Written problem:
Rewrite every record below, replacing "woven basket planter" with "wicker basket planter" and keeping everything else unchanged. Omit the pictures from your output.

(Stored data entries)
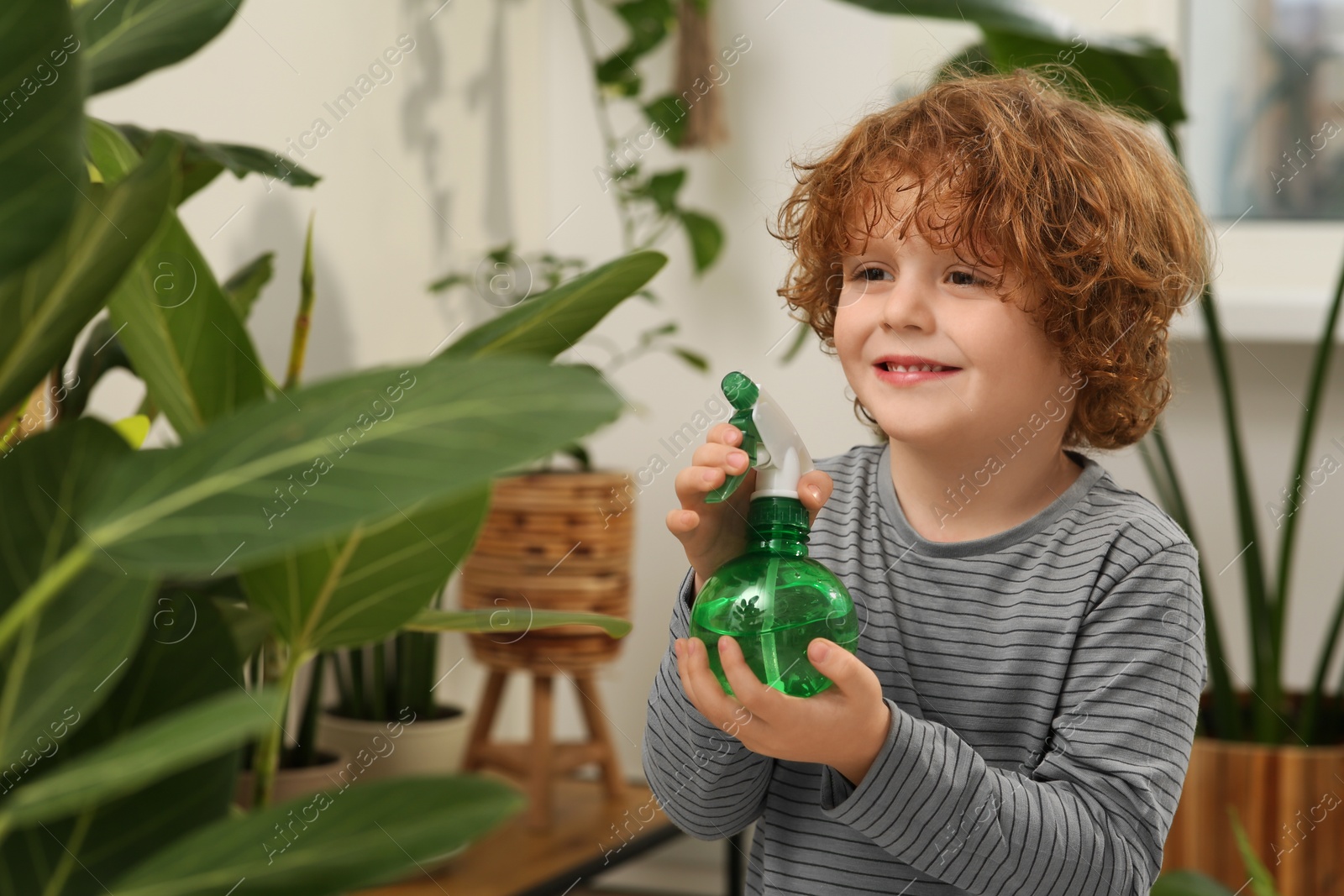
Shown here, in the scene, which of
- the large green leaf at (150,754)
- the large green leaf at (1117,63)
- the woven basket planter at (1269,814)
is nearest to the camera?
the large green leaf at (150,754)

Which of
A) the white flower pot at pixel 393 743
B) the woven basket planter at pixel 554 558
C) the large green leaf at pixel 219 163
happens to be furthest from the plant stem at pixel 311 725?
the large green leaf at pixel 219 163

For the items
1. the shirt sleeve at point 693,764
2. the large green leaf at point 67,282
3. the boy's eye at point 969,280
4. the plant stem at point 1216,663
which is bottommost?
the plant stem at point 1216,663

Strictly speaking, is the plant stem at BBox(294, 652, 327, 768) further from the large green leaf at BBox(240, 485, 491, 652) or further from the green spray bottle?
the large green leaf at BBox(240, 485, 491, 652)

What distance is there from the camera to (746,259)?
200cm

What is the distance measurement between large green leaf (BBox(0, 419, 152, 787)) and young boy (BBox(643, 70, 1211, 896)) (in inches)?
13.1

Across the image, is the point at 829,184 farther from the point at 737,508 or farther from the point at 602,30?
the point at 602,30

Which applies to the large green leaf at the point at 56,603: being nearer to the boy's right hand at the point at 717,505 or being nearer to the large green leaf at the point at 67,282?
the large green leaf at the point at 67,282

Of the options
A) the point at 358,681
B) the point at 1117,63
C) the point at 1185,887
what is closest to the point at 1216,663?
the point at 1185,887

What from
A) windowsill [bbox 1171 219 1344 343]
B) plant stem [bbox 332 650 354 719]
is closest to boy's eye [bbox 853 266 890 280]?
plant stem [bbox 332 650 354 719]

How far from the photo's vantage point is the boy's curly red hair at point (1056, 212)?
0.69 meters

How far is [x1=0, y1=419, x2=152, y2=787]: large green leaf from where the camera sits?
0.80ft

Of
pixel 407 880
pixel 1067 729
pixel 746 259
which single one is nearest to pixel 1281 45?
pixel 746 259

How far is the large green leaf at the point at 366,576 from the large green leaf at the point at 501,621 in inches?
0.7

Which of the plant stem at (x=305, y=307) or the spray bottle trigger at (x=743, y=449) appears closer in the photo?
the spray bottle trigger at (x=743, y=449)
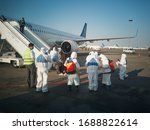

Expected answer:
Shown here, in the scene, which of
- the large green leaf at (150,754)
- the large green leaf at (1117,63)
- the wicker basket planter at (1269,814)
is nearest to the camera?
the large green leaf at (150,754)

Which of
A) the white flower pot at pixel 393 743
B) the wicker basket planter at pixel 554 558
C) the large green leaf at pixel 219 163
happens to be furthest from the plant stem at pixel 311 725?
the large green leaf at pixel 219 163

For the items
1. the shirt sleeve at point 693,764
2. the large green leaf at point 67,282
3. the boy's eye at point 969,280
4. the plant stem at point 1216,663
which is bottommost?
the plant stem at point 1216,663

Strictly speaking, is the plant stem at BBox(294, 652, 327, 768) further from the large green leaf at BBox(240, 485, 491, 652) or further from the green spray bottle?
the large green leaf at BBox(240, 485, 491, 652)

What distance is there from the camera to (746,259)?
200cm

What is the distance measurement between large green leaf (BBox(0, 419, 152, 787)) and young boy (BBox(643, 70, 1211, 896)) (in inches)?
13.1

Across the image, is the point at 829,184 farther from the point at 737,508 or farther from the point at 602,30?
the point at 602,30

Which applies to the large green leaf at the point at 56,603: being nearer to the boy's right hand at the point at 717,505 or being nearer to the large green leaf at the point at 67,282?
the large green leaf at the point at 67,282

Of the options
A) the point at 358,681
B) the point at 1117,63
C) the point at 1185,887
what is closest to the point at 1216,663?
the point at 1185,887

What from
A) windowsill [bbox 1171 219 1344 343]
B) plant stem [bbox 332 650 354 719]
is closest to boy's eye [bbox 853 266 890 280]?
plant stem [bbox 332 650 354 719]

How far from the photo's vantage point is the boy's curly red hair at point (1056, 212)?
0.69 meters

How far is [x1=0, y1=419, x2=152, y2=787]: large green leaf from where the camera sits?
0.80ft

Of
pixel 407 880
pixel 1067 729
pixel 746 259
which single one is nearest to pixel 1281 45?
pixel 746 259

How far is the large green leaf at the point at 366,576 from the large green leaf at the point at 501,621 in inches?
0.7

Which of the plant stem at (x=305, y=307) or the spray bottle trigger at (x=743, y=449) appears closer in the photo?
the spray bottle trigger at (x=743, y=449)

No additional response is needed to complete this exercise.